President Barack Obama has kicked off the 2012 budget. The reaction in Washington and beyond was predictable. Everyone has a view on the proposed spending cuts and whether they are deep enough. And what about the assumptions behind the forecasts: too optimistic or pessimistic? Cue, also, widespread concern that avoiding radical reform of military and entitlement spending makes a mockery of the process.
But lurking beneath the verbiage are two economic realities largely ignored by both political parties. First, the fact that any reduction in budget deficits – the White House is gunning for a trillion dollars over 10 years while some Republicans are even more aggressive – has to be balanced by an identical drop in private sector cash flows (assuming constant trade balances). In other words, either US households or companies have to take a hit equivalent to 7 per cent of gross domestic product over the next four years, according to budget forecasts. Republicans pushing for even faster deficit-slashing rarely add that this guarantees more pain for families, businessmen and investors.

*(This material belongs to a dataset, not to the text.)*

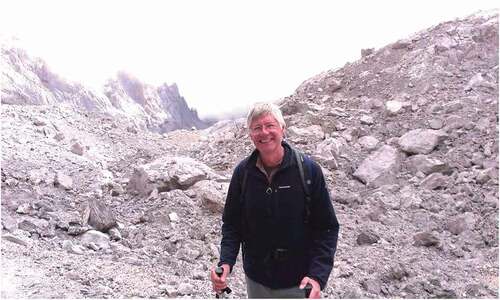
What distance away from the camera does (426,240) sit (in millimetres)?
7438

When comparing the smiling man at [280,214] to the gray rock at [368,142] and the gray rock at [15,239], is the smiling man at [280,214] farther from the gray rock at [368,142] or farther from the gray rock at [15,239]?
the gray rock at [368,142]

Nor does either political party wish to air another economic reality. That is that America’s tax burden as a proportion of national income is currently a low 24 per cent, according to Credit Suisse – 2 percentage points below the 50-year average and 4 percentage points below the late-1990s peak. Under Mr Obama’s proposed budget only a quarter of the planned deficit reduction comes from tax hikes. Republicans no doubt think even this is unreasonable. But the truth is there is still capacity for taxes to take more of the strain.